When Lol arrived just after eight a.m., Dick was pacing the kitchen, slamming his right fist into his left palm.
‘The little shit,’ he fumed. ‘The fucking little shit!’
‘He’s just trying it on,’ Mrs Ruth Lyden, fellow therapist, said calmly. ‘He knows you too well. He’s got you psyched out. He knows your particular weak spot and
he goes for it.’
There was plenty of room for Dick to pace; the Lydens’ kitchen was as big as a restaurant kitchen, more than half as big as Lol’s new flat over the shop. It was all white and metallic like a dairy.
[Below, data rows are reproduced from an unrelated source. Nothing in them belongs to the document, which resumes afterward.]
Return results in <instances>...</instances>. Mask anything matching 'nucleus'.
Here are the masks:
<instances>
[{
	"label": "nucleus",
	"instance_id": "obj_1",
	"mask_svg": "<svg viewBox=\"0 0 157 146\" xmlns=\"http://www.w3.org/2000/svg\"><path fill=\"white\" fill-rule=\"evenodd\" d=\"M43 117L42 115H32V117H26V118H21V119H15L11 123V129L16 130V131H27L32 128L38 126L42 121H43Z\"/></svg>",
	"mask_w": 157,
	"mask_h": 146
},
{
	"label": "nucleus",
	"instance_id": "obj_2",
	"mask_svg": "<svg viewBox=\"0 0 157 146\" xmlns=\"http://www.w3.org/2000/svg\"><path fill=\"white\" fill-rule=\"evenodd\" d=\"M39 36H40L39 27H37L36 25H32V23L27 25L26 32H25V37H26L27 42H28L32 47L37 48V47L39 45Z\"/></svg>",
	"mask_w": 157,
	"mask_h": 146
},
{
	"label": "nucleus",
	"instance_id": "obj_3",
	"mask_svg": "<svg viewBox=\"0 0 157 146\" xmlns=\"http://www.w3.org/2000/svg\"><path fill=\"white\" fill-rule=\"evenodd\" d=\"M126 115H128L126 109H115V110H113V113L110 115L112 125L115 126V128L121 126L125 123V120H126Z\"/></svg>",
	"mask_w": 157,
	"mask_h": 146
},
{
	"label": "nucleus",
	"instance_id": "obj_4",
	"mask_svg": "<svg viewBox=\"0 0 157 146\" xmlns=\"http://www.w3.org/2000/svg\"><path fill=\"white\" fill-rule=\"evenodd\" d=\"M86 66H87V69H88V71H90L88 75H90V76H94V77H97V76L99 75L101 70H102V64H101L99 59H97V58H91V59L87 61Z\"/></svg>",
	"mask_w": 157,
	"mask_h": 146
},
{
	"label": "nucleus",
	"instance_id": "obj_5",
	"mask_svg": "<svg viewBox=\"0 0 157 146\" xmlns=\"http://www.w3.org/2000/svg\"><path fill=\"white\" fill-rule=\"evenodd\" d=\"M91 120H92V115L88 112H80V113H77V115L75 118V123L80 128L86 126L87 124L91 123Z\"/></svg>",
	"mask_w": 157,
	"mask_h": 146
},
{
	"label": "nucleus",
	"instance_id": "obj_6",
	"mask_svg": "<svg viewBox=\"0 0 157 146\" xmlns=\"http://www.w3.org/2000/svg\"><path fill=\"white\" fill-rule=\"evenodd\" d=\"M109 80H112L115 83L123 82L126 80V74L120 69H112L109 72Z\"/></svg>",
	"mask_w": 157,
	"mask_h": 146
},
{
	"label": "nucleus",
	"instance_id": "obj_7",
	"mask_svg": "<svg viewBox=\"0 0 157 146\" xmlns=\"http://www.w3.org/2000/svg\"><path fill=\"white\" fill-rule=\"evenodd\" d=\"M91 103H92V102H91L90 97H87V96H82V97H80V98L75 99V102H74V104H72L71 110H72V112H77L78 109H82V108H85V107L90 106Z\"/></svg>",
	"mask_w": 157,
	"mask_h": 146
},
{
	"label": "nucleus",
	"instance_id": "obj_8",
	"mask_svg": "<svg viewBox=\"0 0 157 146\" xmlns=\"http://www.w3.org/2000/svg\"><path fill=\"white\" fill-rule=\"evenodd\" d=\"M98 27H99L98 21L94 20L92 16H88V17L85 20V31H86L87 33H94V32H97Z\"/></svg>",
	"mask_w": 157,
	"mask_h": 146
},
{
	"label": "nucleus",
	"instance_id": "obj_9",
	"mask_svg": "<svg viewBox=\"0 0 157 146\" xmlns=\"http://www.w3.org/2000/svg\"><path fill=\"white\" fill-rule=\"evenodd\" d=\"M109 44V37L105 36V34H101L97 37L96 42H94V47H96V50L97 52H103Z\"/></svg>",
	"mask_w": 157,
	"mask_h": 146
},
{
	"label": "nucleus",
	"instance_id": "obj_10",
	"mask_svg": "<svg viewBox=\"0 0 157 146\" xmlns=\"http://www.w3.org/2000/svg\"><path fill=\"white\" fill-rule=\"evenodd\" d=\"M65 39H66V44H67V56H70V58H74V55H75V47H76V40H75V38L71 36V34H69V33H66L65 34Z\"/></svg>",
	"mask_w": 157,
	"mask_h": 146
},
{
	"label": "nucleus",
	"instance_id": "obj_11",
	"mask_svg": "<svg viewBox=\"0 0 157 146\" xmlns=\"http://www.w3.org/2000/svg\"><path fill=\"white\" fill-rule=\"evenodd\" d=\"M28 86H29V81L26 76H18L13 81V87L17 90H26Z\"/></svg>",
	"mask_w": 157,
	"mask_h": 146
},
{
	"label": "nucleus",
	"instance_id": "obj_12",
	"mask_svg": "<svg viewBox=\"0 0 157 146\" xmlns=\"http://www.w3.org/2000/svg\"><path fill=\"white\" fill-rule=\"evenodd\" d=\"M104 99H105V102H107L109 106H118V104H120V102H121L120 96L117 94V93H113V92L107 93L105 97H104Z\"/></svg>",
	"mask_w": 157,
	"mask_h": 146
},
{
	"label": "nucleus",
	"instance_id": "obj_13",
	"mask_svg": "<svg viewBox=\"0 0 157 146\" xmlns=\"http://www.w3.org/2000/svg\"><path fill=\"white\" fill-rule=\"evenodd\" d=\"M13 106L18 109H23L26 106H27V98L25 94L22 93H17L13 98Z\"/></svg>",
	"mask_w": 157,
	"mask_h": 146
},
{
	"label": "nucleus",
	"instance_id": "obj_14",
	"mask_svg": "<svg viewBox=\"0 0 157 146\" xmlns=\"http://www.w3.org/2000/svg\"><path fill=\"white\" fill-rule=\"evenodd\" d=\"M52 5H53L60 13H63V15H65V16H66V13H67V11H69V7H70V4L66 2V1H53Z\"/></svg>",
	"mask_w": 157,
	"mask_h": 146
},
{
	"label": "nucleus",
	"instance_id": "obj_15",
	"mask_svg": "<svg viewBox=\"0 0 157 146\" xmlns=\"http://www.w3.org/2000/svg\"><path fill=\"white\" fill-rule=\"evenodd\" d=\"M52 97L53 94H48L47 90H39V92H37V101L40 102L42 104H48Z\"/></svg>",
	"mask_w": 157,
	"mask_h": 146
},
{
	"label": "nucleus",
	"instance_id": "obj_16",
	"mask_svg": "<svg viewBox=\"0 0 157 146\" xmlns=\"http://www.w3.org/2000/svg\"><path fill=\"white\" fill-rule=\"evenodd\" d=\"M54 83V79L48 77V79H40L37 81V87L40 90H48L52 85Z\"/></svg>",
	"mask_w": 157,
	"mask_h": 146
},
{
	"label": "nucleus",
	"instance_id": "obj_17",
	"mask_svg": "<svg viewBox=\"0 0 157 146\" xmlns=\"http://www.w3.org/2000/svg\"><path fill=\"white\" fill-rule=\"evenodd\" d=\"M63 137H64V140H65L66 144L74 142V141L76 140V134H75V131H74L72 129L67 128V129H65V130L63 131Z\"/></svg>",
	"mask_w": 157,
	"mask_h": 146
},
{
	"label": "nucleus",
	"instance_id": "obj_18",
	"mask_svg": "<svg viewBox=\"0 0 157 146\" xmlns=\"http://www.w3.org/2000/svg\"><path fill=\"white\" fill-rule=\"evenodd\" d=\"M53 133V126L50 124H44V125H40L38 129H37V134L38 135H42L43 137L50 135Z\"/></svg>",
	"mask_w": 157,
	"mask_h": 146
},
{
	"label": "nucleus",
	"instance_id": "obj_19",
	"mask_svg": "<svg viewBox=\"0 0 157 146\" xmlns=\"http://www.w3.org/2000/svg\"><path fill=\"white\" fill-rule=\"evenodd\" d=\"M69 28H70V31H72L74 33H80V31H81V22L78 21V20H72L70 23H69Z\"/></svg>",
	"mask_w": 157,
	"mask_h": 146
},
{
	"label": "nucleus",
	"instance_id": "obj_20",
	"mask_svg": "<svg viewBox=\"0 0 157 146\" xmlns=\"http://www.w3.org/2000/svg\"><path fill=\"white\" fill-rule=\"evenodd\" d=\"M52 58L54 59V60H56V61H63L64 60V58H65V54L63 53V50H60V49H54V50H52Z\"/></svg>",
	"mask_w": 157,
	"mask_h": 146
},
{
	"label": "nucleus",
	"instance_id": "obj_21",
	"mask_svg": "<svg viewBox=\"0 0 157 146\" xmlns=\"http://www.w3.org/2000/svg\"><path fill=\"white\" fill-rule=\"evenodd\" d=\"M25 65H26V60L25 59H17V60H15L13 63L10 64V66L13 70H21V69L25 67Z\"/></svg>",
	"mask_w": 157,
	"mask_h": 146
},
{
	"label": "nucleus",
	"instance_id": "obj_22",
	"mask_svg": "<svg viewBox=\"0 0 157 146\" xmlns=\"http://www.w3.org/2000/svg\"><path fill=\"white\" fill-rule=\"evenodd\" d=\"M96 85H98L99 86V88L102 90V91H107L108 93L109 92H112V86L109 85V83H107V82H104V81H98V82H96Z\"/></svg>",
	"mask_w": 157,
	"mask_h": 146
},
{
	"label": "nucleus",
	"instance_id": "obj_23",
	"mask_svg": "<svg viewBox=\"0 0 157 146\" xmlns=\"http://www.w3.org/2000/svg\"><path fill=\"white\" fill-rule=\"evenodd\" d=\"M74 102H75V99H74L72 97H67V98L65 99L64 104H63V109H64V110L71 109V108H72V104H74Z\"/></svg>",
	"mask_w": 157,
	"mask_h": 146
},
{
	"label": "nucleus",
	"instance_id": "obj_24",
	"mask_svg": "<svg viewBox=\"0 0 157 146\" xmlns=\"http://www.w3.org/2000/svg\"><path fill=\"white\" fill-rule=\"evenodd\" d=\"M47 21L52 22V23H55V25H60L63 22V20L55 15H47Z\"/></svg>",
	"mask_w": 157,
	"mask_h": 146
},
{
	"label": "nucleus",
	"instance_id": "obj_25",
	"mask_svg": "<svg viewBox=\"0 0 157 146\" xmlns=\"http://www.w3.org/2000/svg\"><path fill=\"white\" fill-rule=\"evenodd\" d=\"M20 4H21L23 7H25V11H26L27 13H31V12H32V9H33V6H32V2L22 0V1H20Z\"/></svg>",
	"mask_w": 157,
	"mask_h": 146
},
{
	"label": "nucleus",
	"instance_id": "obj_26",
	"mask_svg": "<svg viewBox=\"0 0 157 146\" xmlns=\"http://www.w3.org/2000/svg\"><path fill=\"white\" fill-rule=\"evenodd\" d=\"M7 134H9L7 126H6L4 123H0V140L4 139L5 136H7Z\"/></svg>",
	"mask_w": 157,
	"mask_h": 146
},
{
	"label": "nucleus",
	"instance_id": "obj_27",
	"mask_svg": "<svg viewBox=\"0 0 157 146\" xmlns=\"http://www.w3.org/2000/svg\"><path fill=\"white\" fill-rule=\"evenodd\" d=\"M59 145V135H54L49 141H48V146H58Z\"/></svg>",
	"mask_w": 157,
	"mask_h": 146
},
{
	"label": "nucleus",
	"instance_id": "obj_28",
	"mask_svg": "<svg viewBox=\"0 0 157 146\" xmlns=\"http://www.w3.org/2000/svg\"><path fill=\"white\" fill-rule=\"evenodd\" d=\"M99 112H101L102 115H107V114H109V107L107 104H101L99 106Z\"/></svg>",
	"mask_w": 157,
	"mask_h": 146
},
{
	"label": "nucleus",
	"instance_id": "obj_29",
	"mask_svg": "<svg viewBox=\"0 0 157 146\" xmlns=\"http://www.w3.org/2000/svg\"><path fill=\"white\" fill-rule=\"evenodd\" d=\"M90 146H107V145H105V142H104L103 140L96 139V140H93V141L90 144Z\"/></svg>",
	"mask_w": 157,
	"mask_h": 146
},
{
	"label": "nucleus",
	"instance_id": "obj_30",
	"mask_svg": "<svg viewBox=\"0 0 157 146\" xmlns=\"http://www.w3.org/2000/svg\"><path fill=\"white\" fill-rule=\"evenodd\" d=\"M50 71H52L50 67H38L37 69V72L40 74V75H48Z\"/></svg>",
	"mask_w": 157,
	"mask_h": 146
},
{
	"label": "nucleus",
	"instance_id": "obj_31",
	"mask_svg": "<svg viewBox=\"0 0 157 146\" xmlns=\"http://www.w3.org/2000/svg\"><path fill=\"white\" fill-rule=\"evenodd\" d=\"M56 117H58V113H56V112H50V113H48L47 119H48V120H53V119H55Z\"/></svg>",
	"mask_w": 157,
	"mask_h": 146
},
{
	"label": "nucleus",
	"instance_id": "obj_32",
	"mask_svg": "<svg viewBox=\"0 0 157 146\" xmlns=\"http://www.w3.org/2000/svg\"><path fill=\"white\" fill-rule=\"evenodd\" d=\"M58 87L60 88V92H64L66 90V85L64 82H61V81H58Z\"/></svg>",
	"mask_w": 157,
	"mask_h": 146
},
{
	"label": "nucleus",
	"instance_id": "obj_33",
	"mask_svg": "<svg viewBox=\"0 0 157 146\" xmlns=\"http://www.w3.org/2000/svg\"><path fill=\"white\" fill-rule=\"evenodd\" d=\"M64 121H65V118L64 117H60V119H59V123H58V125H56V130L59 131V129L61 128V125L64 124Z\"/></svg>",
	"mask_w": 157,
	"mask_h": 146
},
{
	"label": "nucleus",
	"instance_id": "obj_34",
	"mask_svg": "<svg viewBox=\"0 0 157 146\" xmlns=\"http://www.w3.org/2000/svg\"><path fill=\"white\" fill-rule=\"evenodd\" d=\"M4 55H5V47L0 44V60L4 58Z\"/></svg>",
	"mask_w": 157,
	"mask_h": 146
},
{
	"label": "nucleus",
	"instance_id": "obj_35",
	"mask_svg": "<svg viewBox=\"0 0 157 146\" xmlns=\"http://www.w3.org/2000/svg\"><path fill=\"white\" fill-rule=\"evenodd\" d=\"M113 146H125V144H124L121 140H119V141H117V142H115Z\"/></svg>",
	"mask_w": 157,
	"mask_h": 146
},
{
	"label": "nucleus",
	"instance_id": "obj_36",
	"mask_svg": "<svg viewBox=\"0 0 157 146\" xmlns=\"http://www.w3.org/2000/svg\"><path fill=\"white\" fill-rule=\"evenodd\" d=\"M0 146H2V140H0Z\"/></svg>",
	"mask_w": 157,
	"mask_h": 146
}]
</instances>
‘His psychological know-how goes out of the window when he’s dealing with his own son,’ Ruth told Lol. She was a large, placid, frizzy-haired woman who’d once been Dick’s personal secretary in London.
‘Well, you can’t, can you?’ Dick sat down at the banquetsized table. ‘You simply can’t distance yourself sufficiently from your own family – be wrong even to try. I think we’re probably even worse than ordinary people at dealing with our own problems.’
Lol didn’t like to ask what the present personal problem was; Ruth told him anyway.
‘James has been chosen as Boy Bishop.’ She searched Lol’s face, eyebrows raised. ‘You know about that?’
‘Sorry,’ Lol said. ‘I’m not that well up on the Church.’
‘Medieval Christmas tradition. Used to happen all over the place, but it’s almost unique to Hereford now. A boy is chosen from the Cathedral choristers, or the retired choristers, to replace the Bishop on his throne on St Nicholas’s Day. Gets to wear the mitre and wield the staff and whatnot. Terribly solemn and everything, though quite fun as well.’
‘It’s actually a great honour,’ Dick said. ‘Especially for newcomers like us. Little shit!’
‘And of course James now says he’s going to refuse to do it.’ Ruth poured coffee for Lol. ‘When they offered it to him, he was very flattered in a cynical sort of way. But now he’s announced it would be morally wrong of him to do it – having decided he’s an atheist—’
‘What the fuck difference does that make?’ Dick snarled. ‘At least twenty-five per cent of the bloody clergy are atheists!’
‘—and that it isn’t in line with his personal image or his musical direction. He’s sixteen now, and at sixteen one’s image is awfully well defined. How quickly they change! One year an angelic little choirboy, and then—’
‘A bloody yob,’ said Dick. ‘Where’s his guitar? I’m going to lock it in the shed.’
‘He’s taken it to school with him.’ Ruth hid a smile behind her coffee cup. ‘Told you he had you psyched.’